In effetti, se da una parte l’orgoglio gay non solo esiste ma gode da anni di legittimazione e di immunità mediatica – al punto che le tendenze omosessuali, oggi, sembrano quasi oggetto di vanto – non si comprende per quale motivo, invece, l’orgoglio etero dovrebbe costituire un problema. Eppure a questo punto siamo, con una liberazione della sessualità del tutto unilaterale. Come se fosse la cara vecchia condizione eterosessuale ad essere una malattia. Che poi, a ben vedere, è esattamente ciò che ebbe a sostenere uno dei fondatori e guru del movimento omosessuale italiano, lo scrittore e filosofo Mario Mieli (1952–1983).
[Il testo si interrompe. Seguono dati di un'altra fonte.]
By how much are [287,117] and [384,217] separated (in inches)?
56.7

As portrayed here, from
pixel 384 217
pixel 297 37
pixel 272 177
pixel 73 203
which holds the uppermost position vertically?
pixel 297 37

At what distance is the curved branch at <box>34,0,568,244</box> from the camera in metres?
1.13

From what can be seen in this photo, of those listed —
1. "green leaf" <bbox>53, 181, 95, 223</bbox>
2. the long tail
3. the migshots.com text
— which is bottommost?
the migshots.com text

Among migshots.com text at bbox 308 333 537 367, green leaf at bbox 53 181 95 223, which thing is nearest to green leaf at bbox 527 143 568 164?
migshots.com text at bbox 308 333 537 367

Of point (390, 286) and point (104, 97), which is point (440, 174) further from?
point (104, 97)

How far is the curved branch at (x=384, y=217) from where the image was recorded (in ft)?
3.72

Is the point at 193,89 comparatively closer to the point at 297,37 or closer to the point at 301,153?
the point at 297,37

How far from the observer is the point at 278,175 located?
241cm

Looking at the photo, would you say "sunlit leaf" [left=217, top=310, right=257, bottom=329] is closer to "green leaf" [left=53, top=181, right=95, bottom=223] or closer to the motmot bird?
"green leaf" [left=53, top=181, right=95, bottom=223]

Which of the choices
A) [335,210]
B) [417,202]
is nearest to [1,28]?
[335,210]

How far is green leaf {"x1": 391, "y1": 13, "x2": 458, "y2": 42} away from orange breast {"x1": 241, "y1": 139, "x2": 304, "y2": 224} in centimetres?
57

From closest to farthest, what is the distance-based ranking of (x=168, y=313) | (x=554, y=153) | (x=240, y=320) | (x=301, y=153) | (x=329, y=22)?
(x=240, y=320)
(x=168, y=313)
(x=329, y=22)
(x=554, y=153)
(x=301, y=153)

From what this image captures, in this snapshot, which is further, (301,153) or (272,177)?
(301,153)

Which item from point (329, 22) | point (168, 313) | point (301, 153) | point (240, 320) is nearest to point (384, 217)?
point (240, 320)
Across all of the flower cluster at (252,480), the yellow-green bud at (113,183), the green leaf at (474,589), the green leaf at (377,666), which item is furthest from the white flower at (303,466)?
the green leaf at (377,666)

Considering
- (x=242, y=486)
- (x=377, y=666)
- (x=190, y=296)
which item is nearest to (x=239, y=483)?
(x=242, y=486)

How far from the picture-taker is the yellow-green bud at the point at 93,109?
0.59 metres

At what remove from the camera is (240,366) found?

«L’eterosessualità – scrisse il Mieli – è patologica, poiché il suo primato si regge come un despota sulla repressione delle altre tendenze dell’Eros. La tirannide eterosessuale è uno dei fattori che determinano la nevrosi moderna e […] è anche uno dei più gravi sintomi di questa nevrosi» (Elementi di critica omosessuale, Feltrinelli 2002, p.39). Posto che, in generale, sarebbe opportuno la sessualità – in quanto tale – tornasse a fare rima con pudore, questo sconosciuto, oggi siamo quindi al punto che se dichiari di provare un’attrazione omosessuale, passi subito per eroe. Se invece, con una goliardata, rivendichi una preferenza sessuale opposta, rischi di passare dei guai. Tutto questo in nome della libertà. Ovvio.